Albeit an Expensive, Exhausting, and ultimately Unfair Process, in that the Land never should have been Stolen, to begin with.
The Passamaquoddy Tribe, bought back Kuwesuwi Monihq, also known as Pine Island, a 150-acre Island off of Maine, in Big Lake, that holds a Deep History for the Tribe.
Reacquiring Land, that should never have been taken from them, has taken 160 years.
Chief Williams Nicholas said that on the Fourth of July, last summer, he realized the Island had been Listed for Sale for $449,000.
Pine Island was Renamed, White’s Island, on the Listing, but Nicholas recognized it regardless.
“The land was stolen from us and it’s been every chief’s goal ever since to return it,” Nicholas said. The Tribe raised $335,000 after working with First Light, a Collective of Conservation Groups, Timber Companies, Trusts, and Philanthropies Founded in Maine with the intention of Returning Tribal Lands to Rightful Owners.

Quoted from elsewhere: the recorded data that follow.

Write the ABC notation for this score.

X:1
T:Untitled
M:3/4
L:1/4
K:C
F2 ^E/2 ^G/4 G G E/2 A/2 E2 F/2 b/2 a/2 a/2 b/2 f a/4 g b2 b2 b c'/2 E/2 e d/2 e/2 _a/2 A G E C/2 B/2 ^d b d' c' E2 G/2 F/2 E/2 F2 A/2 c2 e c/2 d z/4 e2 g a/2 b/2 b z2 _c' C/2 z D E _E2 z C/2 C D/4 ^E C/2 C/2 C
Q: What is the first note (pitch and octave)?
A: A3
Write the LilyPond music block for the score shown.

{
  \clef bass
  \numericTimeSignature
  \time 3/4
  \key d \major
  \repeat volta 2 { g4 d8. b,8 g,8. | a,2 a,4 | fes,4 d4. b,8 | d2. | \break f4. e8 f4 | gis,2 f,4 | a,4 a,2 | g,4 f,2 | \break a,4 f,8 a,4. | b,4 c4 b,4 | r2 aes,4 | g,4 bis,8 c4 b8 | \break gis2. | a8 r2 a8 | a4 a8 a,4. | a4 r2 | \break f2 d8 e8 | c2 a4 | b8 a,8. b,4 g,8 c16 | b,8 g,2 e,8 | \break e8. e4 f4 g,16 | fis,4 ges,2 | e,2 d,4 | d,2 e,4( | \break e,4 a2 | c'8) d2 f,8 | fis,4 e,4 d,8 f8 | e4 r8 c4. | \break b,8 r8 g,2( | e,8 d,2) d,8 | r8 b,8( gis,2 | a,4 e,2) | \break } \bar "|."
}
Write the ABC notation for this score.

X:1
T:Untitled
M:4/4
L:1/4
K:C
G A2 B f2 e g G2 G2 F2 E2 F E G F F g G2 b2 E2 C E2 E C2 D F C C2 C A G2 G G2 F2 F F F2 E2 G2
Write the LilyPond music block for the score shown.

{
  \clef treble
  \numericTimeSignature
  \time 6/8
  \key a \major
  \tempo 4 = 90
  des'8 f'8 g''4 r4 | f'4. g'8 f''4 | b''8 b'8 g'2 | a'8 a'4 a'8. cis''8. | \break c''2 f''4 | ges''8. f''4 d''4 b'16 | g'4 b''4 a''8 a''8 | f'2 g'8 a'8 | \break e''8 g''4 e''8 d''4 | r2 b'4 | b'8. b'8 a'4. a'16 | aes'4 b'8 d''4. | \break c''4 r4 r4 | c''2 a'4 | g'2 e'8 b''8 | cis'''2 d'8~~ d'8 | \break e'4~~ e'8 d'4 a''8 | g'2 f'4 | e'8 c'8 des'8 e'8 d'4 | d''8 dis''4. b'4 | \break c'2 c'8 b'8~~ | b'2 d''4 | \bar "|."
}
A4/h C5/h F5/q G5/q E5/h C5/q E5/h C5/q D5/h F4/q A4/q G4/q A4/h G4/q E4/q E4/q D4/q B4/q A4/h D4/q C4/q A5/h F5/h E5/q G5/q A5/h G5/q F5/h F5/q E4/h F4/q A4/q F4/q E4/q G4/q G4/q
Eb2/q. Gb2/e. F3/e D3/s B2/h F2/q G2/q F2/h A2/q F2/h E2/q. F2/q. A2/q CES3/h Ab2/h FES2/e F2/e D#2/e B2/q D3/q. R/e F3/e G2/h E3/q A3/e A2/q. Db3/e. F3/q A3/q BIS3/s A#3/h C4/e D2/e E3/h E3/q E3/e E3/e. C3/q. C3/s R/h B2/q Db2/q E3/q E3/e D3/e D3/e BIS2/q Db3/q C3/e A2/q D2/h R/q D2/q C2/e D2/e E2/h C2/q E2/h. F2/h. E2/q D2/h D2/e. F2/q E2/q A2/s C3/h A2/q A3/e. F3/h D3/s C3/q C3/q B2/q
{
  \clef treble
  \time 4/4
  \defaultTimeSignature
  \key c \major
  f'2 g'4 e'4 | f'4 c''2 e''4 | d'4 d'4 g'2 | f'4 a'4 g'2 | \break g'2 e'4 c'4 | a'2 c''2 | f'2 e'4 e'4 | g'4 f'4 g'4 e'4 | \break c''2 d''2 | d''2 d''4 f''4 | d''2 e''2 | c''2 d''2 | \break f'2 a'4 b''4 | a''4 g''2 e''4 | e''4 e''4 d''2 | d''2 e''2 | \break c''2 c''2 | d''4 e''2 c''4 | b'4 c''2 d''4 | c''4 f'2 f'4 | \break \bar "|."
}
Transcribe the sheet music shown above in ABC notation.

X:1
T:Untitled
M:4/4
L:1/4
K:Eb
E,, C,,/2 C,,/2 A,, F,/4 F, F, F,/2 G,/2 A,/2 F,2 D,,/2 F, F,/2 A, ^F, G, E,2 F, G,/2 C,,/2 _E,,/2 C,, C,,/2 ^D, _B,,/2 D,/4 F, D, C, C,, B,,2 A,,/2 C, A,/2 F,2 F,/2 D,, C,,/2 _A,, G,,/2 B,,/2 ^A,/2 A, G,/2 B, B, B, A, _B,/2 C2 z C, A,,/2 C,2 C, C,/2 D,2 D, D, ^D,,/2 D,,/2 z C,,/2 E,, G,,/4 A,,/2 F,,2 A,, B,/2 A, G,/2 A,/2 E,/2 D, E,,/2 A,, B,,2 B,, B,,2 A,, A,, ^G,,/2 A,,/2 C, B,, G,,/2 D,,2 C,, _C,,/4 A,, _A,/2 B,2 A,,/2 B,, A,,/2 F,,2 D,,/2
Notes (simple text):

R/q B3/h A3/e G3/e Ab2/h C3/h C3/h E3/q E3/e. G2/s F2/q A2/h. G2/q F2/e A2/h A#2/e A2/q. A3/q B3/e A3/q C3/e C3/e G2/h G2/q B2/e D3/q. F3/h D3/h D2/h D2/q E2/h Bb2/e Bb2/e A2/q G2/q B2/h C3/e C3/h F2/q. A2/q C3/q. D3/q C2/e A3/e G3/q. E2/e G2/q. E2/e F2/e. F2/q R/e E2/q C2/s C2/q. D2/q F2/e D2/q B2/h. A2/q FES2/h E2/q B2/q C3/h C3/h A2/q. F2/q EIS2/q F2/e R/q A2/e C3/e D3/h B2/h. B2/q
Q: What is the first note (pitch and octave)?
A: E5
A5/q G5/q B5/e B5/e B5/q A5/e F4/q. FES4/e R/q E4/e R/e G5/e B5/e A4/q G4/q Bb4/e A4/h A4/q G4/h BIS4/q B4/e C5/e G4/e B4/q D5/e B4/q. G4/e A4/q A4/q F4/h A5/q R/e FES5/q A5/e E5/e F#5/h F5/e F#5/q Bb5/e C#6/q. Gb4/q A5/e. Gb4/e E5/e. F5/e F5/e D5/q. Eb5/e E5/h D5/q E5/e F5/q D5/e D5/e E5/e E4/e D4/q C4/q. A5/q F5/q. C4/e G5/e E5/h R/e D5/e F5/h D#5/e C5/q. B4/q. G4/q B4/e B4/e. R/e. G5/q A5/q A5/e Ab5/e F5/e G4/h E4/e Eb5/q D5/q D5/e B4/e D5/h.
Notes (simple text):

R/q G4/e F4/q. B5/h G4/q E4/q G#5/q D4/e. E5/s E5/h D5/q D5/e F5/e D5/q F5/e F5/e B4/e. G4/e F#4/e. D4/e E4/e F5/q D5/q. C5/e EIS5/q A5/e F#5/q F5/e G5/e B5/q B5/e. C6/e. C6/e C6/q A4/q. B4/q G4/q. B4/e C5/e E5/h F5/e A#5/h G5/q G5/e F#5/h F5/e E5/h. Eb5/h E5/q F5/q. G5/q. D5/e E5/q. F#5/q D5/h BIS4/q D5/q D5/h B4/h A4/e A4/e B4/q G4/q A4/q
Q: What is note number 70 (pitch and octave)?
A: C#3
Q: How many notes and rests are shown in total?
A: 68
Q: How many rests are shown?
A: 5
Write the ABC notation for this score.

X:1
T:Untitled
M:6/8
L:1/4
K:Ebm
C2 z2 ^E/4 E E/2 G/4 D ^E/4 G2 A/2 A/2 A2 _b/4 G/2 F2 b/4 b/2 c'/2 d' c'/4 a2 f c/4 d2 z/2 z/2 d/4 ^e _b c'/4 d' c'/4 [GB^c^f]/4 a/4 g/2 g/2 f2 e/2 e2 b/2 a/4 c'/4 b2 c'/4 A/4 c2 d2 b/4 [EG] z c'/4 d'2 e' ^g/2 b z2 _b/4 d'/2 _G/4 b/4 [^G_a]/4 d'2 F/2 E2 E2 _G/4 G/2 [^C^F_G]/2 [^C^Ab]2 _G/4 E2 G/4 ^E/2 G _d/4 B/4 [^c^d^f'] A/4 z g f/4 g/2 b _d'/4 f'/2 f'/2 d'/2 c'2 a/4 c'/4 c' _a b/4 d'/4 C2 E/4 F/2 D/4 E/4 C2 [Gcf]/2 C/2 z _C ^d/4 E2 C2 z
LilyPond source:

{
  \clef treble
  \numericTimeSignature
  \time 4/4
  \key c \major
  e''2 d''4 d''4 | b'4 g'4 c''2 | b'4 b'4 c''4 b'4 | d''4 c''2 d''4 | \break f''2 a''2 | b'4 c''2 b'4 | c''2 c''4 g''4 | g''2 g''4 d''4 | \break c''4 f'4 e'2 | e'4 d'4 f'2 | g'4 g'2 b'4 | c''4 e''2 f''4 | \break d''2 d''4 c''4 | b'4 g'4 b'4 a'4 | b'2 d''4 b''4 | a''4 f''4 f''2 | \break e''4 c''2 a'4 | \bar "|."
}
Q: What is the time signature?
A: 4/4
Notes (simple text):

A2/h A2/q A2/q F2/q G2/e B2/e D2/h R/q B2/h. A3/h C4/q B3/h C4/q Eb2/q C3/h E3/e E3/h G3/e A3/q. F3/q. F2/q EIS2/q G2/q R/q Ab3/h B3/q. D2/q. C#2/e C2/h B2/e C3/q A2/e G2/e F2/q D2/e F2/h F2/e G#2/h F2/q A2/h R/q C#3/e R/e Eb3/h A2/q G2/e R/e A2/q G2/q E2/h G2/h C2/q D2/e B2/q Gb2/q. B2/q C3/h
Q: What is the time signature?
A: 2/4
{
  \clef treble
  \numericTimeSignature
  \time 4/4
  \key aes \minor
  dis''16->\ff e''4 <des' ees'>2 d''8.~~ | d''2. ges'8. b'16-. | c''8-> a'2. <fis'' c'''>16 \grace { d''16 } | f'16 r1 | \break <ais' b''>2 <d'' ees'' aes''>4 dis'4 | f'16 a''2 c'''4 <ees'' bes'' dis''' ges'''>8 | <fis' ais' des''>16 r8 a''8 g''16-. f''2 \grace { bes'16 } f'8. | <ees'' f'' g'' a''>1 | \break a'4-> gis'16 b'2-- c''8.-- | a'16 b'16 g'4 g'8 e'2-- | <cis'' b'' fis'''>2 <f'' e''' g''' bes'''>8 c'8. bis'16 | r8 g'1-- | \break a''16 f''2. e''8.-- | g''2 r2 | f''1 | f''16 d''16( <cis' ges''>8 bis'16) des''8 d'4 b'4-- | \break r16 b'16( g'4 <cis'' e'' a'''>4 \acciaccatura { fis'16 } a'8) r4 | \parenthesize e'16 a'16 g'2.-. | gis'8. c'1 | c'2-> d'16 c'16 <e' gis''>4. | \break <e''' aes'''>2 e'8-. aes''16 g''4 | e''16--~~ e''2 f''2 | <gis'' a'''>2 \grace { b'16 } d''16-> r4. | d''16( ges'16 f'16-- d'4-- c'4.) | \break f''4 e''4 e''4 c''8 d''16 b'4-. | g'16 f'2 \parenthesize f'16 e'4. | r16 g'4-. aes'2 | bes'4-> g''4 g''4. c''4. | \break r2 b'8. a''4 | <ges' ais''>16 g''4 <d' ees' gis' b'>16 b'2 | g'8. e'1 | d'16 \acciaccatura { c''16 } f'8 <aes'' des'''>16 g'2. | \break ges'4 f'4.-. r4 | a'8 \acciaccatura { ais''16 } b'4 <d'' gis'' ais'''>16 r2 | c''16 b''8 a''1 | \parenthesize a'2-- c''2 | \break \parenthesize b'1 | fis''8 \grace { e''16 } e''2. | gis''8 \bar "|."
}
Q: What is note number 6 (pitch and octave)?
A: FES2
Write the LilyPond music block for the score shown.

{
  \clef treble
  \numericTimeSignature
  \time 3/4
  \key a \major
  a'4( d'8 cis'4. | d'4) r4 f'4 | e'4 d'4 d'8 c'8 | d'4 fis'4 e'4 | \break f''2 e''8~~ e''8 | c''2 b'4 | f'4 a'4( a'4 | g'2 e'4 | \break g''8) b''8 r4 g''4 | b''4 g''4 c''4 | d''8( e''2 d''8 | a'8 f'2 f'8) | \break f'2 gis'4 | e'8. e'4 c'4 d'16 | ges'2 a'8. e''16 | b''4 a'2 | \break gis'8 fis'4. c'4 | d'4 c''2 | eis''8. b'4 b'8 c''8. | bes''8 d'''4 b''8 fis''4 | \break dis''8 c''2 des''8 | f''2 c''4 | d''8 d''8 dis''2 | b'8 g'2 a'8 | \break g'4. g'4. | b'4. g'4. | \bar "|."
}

“This is about keeping our heads down and centering tribal voices,” First Light Member, Peter Forbes, said. “If the land hadn’t been stolen, they wouldn’t need to buy it back in the first place.” In the big picture, this is the Sentiment we should all have when it comes to allyship in general.
“Our concept of land ownership is that nobody ‘owns’ land,” the Tribe’s Historic Preservation Officer, Donald Soctomah, added: “Instead, we have a sacred duty to protect it.” He added that this Process was like “finding a lost relative.”
As Attorney and Tribal Citizen, Michael-Corey Francis Hinton, said the Island was originally used as a place for the Tribe to store Food in Root Cellars. In addition, when European Colonizers brought Smallpox, the Tribe used nearby Space to Quarantine Infected Folks. “Pine Island is a part of that story of survival and resilience,” Hinton said. “We were literally given small pox blankets. … So that’s how this island really took on this really significant, sacred meaning, through survival in a pandemic.”
Hinton said that the Reacquisition of Land is so much more than just a Symbolic Win. “It's a sign of the growing relationship between the tribal community and the conservation community," he said. "This land was so important that after the Passamaquoddy fought in the American Revolution they were told that they could have hunting and fishing rights in perpetuity.”